Guárdeme Santa María de la nube negra,
de la niebla fría;
de la tormenta amorosa
me guarde más todavía.
Son versos de Antonio Machado escritos en 1925, tres años antes de su encuentro con Guiomar (Pilar Valderrama), como si anticipara la pasión que sintió por ella y pretendiera exorcizarla. El poeta se desvivió en su emoción amorosa, trovadoresca por imposición de Guiomar, enjaulado su anhelo erótico en los confines de la poesía. Temió la tormenta amorosa, por eso vino a él sin que la buscara, según decía mi tía Ernestina que era una lectora obsesiva de Antonio Machado.
Sus sobrinas sabíamos que tía Ernestina ocultaba un secreto. Vivió 97 años sin confesar la loca pasión que la dejó coja de la pierna derecha. El despecho amoroso lo embalsamó con la poesía de Machado, jamás nos contó qué le pasó un 4 de octubre de 1947 en Baeza. Dicen que ese día llovía y no había nadie en las calles.
Los secretos no existen. Sus sobrinas conocíamos todos los detalles de su tormenta amorosa, de la que no la libró la santa María ni su corte celestial. Los versos que anteceden eran sus preferidos, y casi parece que la oigo ahora con su habla obliterada de eses finales: me guarde más todavía.
Cuando cumplí doce años, mi prima mayor me contó que tía Ernestina había medio matado al boticario del pueblo, un hombre casado con el que se veía a escondidas en la sacristía de la iglesia de Santa María. Ella era muy devota, por eso el párroco le confiaba los arreglos de las indumentarias sagradas. ¡Y es que le estaba destinada la desgracia y los versos!
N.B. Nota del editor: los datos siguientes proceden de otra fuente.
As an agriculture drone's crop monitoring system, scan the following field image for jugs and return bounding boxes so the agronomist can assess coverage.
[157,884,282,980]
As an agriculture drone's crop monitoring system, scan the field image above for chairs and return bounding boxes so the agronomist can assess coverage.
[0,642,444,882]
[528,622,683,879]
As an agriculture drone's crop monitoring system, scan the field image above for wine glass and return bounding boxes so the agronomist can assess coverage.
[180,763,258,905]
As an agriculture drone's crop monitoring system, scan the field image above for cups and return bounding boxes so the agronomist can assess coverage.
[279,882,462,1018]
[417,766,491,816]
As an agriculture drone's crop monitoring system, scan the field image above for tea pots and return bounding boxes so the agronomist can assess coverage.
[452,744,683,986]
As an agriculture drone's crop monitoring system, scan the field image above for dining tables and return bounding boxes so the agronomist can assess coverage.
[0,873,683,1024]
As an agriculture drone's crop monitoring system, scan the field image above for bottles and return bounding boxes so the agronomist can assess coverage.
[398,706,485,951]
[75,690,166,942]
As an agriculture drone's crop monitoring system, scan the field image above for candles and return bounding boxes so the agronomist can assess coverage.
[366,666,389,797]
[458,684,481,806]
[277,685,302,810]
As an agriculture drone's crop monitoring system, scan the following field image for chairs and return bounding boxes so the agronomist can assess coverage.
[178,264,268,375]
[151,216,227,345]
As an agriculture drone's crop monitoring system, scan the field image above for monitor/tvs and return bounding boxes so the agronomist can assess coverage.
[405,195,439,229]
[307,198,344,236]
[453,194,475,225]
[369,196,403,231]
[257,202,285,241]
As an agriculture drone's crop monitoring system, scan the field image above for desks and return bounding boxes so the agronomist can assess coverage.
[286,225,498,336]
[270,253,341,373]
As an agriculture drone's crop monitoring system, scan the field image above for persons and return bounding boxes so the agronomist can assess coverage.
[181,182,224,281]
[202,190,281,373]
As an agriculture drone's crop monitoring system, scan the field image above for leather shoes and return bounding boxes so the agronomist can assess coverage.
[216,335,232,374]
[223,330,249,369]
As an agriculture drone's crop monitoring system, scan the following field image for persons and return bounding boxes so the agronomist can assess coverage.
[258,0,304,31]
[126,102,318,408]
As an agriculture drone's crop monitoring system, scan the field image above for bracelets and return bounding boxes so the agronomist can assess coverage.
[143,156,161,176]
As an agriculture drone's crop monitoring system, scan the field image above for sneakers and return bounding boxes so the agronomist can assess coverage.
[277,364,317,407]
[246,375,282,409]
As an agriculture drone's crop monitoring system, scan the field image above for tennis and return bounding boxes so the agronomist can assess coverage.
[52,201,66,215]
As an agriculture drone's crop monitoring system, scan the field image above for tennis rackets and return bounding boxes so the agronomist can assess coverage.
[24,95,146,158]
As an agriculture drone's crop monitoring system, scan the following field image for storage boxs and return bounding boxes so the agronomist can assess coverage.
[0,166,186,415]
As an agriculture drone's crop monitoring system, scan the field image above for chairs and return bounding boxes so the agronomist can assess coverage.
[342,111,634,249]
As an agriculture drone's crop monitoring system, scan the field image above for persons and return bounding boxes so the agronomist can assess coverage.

Tía Ernestina se hizo con el revólver de su hermano militar, citó al boticario en la iglesia y allí le pidió, de rodillas y a lágrima viva, que cumpliera con la promesa de huir juntos a Barcelona para empezar una nueva vida.
El boticario tenía seis hijos y no recordaba promesa alguna. Que era una loca de atar, le dijo y rompió el adulterio allí mismo. Tía Ernestina venía preparada para la traición, sacó el revólver y disparó al corazón de su amante, pero no se sabe cómo, la bala resbaló hasta el dedo gordo del pie izquierdo. Pensó que el ingrato agonizaba en el suelo sagrado, retorcido sobre sí mismo. No quedaba otra que acabar el trabajo, así que apuntó a su propio corazón, pero el temblor de las manos, más por rabia que por pena, desvió la bala a su rodilla derecha.
La tentativa frustrada de crimen pasional quedó en el pueblo como un accidente: tía Ernestina limpiaba el arma cuando se disparó porque estaba sin el seguro puesto; que ocurrió en la casa familiar. Del boticario, ni palabra. Él mismo se hizo la cura de la uña negra. Al año siguiente marchó con su familia a Guadix.
La sangre de la sacristía la limpió el párroco, quien también acompañó a tía Ernestina a la casa de socorro y la consoló del desengaño. Esa fue otra nube negra que en nada afectó a nuestra querida tía Ernestina, recitadora apasionada de estos otros versos:
Hay del triste amor, amor pacato,
sin peligro, sin venda ni aventura,
que espera del amor prenda segura,
porque en amor locura es lo sensato.